_Problem to solve_
Only the stretch of the listing below that runs from the line with "Классический Двухъярусная кровать" through the line with "The Arkansas Traveller." is to be printed, exactly and with both ends.

*** Dataset content

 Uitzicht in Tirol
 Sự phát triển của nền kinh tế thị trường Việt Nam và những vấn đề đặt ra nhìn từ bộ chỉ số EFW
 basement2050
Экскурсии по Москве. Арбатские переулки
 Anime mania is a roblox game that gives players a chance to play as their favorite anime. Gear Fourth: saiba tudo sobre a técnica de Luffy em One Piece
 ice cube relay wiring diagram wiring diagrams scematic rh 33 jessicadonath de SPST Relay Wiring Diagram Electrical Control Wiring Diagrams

******
*** Dataset content

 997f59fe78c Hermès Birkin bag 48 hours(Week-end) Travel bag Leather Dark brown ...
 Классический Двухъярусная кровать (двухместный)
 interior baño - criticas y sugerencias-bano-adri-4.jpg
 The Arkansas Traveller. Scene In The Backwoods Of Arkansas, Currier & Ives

******
*** Dataset content

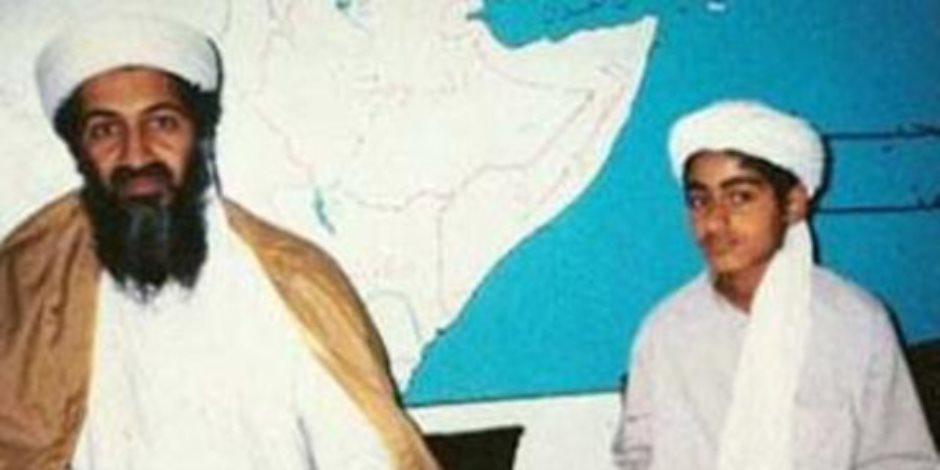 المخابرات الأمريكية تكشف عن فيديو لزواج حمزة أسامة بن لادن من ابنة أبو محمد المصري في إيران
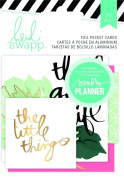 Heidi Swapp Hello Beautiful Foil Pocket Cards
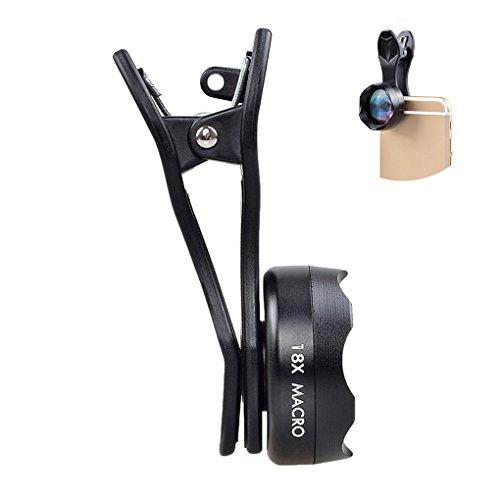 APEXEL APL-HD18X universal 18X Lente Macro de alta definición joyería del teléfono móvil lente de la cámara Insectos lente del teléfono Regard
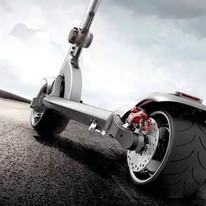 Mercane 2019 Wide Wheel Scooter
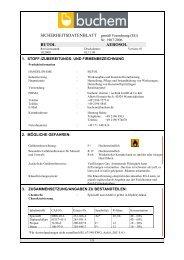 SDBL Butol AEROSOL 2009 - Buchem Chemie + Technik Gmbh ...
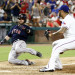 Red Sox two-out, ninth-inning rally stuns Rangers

******

_Written answer_
 Классический Двухъярусная кровать (двухместный)
 interior baño - criticas y sugerencias-bano-adri-4.jpg
 The Arkansas Traveller. Scene In The Backwoods Of Arkansas, Currier & Ives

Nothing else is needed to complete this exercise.